An image-free, word-for-word version of the records below is to be returned.

"""

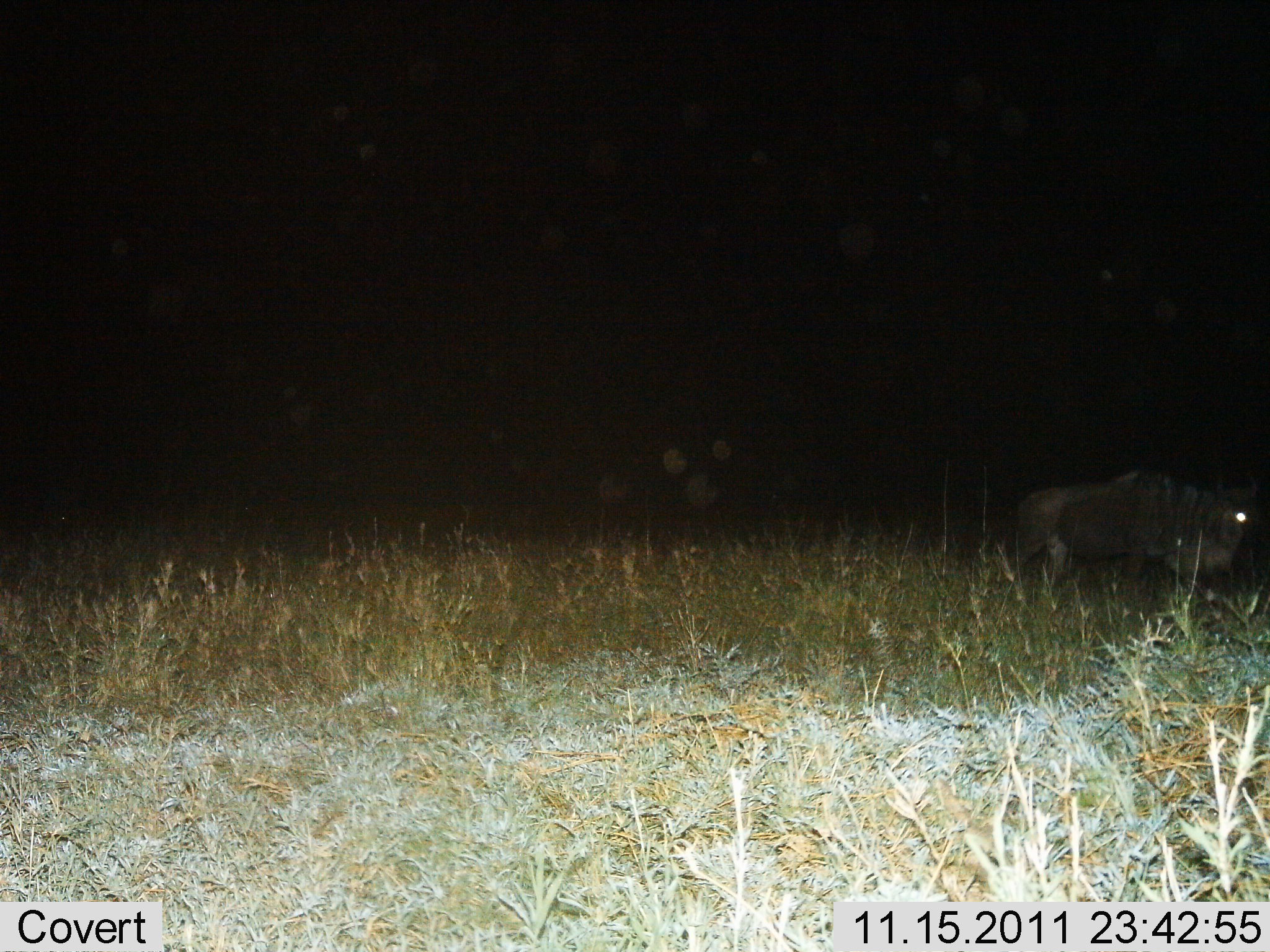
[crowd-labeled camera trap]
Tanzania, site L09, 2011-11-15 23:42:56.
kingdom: Animalia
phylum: Chordata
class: Mammalia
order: Artiodactyla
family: Bovidae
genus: Connochaetes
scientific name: Connochaetes taurinus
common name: blue wildebeest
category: wildebeest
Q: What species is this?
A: Wildebeest (blue wildebeest) (Connochaetes taurinus).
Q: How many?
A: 1.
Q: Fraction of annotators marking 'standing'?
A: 33%.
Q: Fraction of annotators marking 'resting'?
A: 0%.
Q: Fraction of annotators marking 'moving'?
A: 67%.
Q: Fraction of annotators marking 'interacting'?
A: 0%.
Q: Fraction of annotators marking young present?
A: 0%.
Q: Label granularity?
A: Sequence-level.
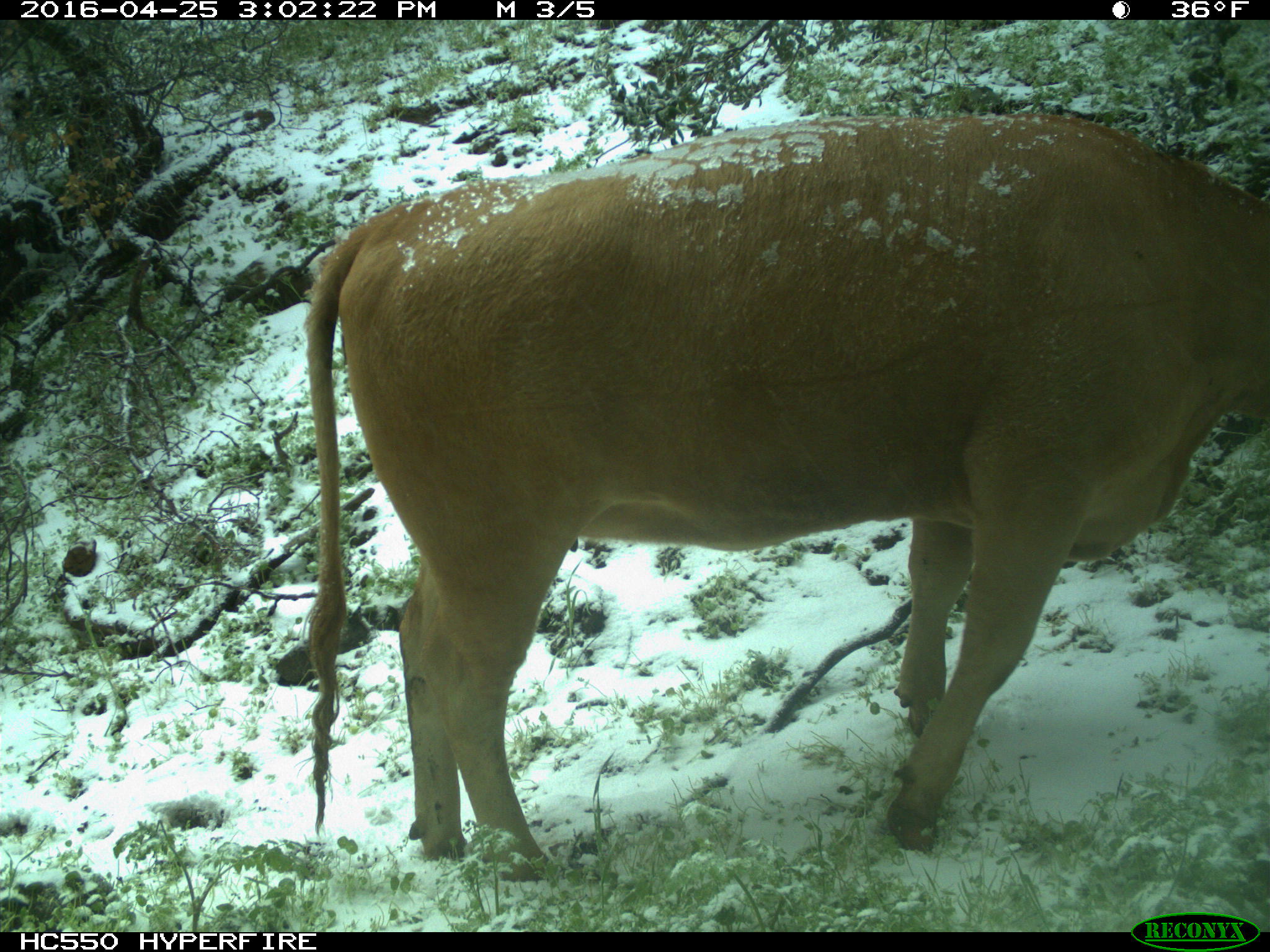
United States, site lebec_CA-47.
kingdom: Animalia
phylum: Chordata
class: Mammalia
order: Artiodactyla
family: Bovidae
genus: Bos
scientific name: Bos taurus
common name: domestic cow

"""

● **Exercise response**
[crowd-labeled camera trap]
Tanzania, site L09, 2011-11-15 23:42:56.
kingdom: Animalia
phylum: Chordata
class: Mammalia
order: Artiodactyla
family: Bovidae
genus: Connochaetes
scientific name: Connochaetes taurinus
common name: blue wildebeest
category: wildebeest
Q: What species is this?
A: Wildebeest (blue wildebeest) (Connochaetes taurinus).
Q: How many?
A: 1.
Q: Fraction of annotators marking 'standing'?
A: 33%.
Q: Fraction of annotators marking 'resting'?
A: 0%.
Q: Fraction of annotators marking 'moving'?
A: 67%.
Q: Fraction of annotators marking 'interacting'?
A: 0%.
Q: Fraction of annotators marking young present?
A: 0%.
Q: Label granularity?
A: Sequence-level.
United States, site lebec_CA-47.
kingdom: Animalia
phylum: Chordata
class: Mammalia
order: Artiodactyla
family: Bovidae
genus: Bos
scientific name: Bos taurus
common name: domestic cow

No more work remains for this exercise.